The Hungarian economy could enter a new “golden age” due to its sound structure and growth is based on strong fundamentals, economic commentator Csaba Szajlai said on national television M1’s news program on Sunday.
Szajlai, the deputy editor of the weekly Figyelő, said that compared with a four-percent annual economic growth target set out in the country’s European Union convergence program, growth in both 2018 and 2019 was five percent, consistently surpassing foreign analysts’ and research institutes’ expectations.
He said Hungary has now seven years of uninterrupted economic growth behind it, which has not happened since 1990.
“If the country can settle into an economic growth rate of around four percent per year and keep it up for a decade, that would qualify as a true golden age,” Szajlai said.

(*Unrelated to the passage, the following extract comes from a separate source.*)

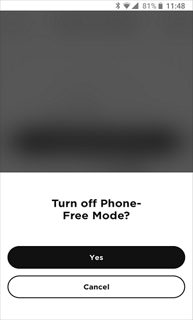 Confirmation screen to turn off phone-free mode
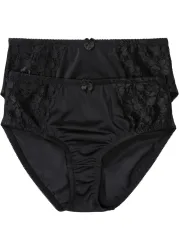 bonprix Maxislip mit zarter Spitze (2er Pack)schwarz 48Damen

If the country can settle into an economic growth rate of around four percent per year and keep it up for a decade, that would qualify as a true golden age.

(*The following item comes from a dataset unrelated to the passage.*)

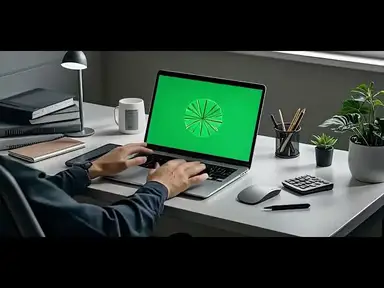 'Video thumbnail for Employee Working on Green Screen Laptop Touchpad in Office Close Up'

He pointed out that due to minimal growth in the county’s main western European markets, expansion may slow down in the next years. Currently, Hungary is in a much better position than it was a decade ago when the current ruling conservative government came into power.
Szajlai believes Hungary has very strong economic fundamentals, saying the country’s current account and foreign trade balance are very healthy, as is the public deficit that is getting lower every year.

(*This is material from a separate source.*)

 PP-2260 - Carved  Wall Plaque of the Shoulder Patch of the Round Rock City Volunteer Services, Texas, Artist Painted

In addition, the government is currently working on its second economic incentives program that should keep the country’s growth at least two percent above the average of the European Union.
The main driving forces of Hungarian economic growth are the export-oriented car industry, a strong services sector, a high rate of foreign investment, and construction, which has seen two-digit growth in the past two years.
Strong domestic consumption, fueled by rising wages in both the private and the public sector, has also delivered robust growth.
Additionally, the monetary policy of the Hungaran Central BANk (MNB) is in tune with the government’s economic and fiscal policy, lending further credibility to Hungary’s strong economy.